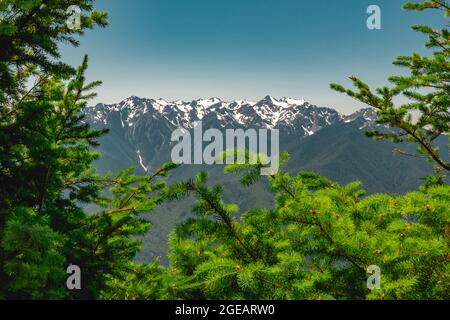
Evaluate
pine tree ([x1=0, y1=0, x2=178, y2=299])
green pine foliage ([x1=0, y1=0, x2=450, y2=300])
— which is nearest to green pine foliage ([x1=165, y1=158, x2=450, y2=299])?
green pine foliage ([x1=0, y1=0, x2=450, y2=300])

Enunciado —
Represente todas as linhas dos dados acima como uma lista JSON de strings, uma string por linha, omitindo as linhas em branco. Deixe as imagens de fora da resposta.

Resultado da tarefa —
[
  "Evaluate",
  "pine tree ([x1=0, y1=0, x2=178, y2=299])",
  "green pine foliage ([x1=0, y1=0, x2=450, y2=300])",
  "— which is nearest to green pine foliage ([x1=165, y1=158, x2=450, y2=299])?",
  "green pine foliage ([x1=0, y1=0, x2=450, y2=300])"
]